Он волновался, страстно любя все истории, в которых ему виделась жизнь и сам человек:
— Хочу, говорите скорей!
Порфирий приглаживал волосы худой широкой ладонью и бережно снимал с груди домотканый передник:
— Эта история и поставила меня в жизни на самое нужное место. Быть может, она-то и даст вам понять, что в жизни книги и что их творец, человек.
Лицо Порфирия делалось ласковым, добрым, каким никогда ещё не бывало при нём.
— Однажды стояли мы лагерем летней порой. Мне пришлось дежурить. По этому случаю я один находился на линейке. Прислуга, как и положено по инструкции, была по местам, фитили курились у заряженных пушек. Вдруг вижу, с большой дороги своротила коляска. Она катила прямо на батарею. Остановилась шагах в десяти от меня. Из коляски живо выпрыгнул молодой человек невысокого роста, кудрявый, с быстрыми, умнейшими, пронзительными глазами. Молодой человек ко мне подошёл, почти подбежал и слегка поклонился: «Позвольте узнать, говорит, где я полкового командира могу отыскать?» Я ответил: «Их превосходительство отсюда вёрстах в трёх будет, в другой деревне». И принялся изъяснять, каким путём проехать к нему. Молодой человек вежливо поблагодарил меня за услугу и хотел удалиться, однако вдруг я почувствовал симпатию необыкновенную и спросил: «Извините меня за нескромность, я желал бы узнать, с кем имею удовольствие говорить?» Молодой человек ответил мне кротко: «Пушкин». Я так и вскрикнул: «Какой?» Молодой человек ответил, уже улыбаясь чему-то: «Александр Сергеевич Пушкин». Я красный, должно быть, сделался от восторга, уши горят, руки нелепо так по воздуху машут: «Вы Александр Сергеевич Пушкин, наш поэт, наша гордость, честь, слава, совесть, автор «Фонтана» и «Людмилы»?» Он засмеялся, показывая белейшие зубы. Я же гаркнул по праву дежурного офицера: «Орудие! Первая — пли!» Выстрел грянул. «Вторая — пли!» Грянул второй. Тревога сделалась. Офицеры, солдаты высыпали на плац. Прискакал командир батареи, разузнал и тотчас известился, в чём было дело, и принялся грозно этак меня распекать, по своей привычке не слезая с коня, тогда как я офицер.

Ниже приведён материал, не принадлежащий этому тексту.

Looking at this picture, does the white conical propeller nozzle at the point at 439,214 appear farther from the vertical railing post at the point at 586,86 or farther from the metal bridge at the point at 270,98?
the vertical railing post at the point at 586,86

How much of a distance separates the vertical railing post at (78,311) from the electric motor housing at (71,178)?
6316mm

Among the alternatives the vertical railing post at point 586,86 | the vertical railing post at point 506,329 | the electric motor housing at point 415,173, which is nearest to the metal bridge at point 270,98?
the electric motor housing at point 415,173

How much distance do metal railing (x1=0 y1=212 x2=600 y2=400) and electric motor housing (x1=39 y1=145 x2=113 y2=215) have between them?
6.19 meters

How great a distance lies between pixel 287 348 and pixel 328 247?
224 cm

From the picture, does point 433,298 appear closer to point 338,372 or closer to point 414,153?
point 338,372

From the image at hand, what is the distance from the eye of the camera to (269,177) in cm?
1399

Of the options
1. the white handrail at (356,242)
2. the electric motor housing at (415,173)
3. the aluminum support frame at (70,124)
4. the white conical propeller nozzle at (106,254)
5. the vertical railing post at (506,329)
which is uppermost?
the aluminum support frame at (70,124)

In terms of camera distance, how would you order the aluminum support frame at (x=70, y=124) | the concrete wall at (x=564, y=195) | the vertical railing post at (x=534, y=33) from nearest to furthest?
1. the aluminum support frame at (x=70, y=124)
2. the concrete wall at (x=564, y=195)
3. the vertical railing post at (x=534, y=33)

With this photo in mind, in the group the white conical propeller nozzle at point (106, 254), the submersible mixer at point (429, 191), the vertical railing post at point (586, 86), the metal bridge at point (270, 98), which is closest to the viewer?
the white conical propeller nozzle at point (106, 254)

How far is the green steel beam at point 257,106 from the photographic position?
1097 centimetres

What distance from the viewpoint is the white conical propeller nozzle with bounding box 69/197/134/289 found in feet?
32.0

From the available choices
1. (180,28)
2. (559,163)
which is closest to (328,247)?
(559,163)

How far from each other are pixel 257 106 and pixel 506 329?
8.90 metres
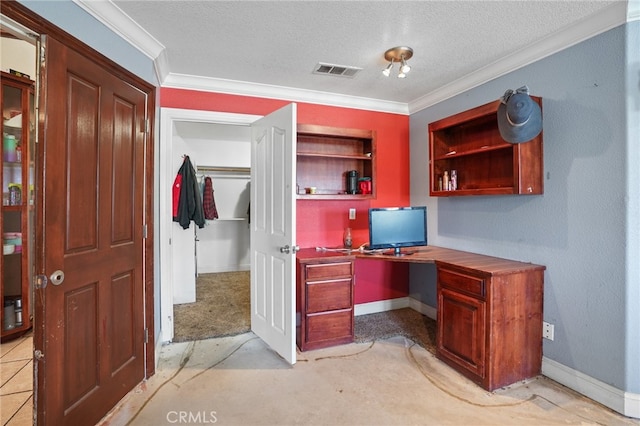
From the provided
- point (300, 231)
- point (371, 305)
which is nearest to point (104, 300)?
point (300, 231)

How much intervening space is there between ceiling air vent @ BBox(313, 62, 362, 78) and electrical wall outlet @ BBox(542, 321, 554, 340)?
2.54 metres

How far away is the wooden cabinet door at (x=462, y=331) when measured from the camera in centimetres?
218

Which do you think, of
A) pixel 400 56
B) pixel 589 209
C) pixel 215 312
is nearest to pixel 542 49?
pixel 400 56

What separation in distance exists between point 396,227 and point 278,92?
1828 millimetres

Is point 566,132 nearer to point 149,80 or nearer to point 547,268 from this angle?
point 547,268

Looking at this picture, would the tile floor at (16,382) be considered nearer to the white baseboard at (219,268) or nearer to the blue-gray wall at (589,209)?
the white baseboard at (219,268)

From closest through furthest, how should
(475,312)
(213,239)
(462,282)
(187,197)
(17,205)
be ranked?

Пушкин просил его меня пощадить, однако это не помогло. Меня отправили под арест. После ареста я тотчас же вышел в отставку. Моя прежняя жизнь в одно мгновение мне опротивела. Я сложил с себя светское звание и отправился в монастырь. В монастыре печатаю с помощью Божией книги, каковым занятием и уничтожил в душе своей все сомнения. Убеждён я, что правильно поступил и что иначе поступить просто не мог. Примирился я с жизнью, всегда весел и бодр, могу это сказать о себе. А без Пушкина, без той канонады где бы я, что бы я теперь был? — Останавливался и вдруг говорил с возмущением: — А вы-то, пораздумайтесь только, брат мой, вы же пишете их, эти книги, которые я-то имею возможность только печати предать! Вам ли не уладиться с жизнью! Вам ли вечно весёлым и бодрым не быть! Вам ли в журналах искать чужого ума о себе!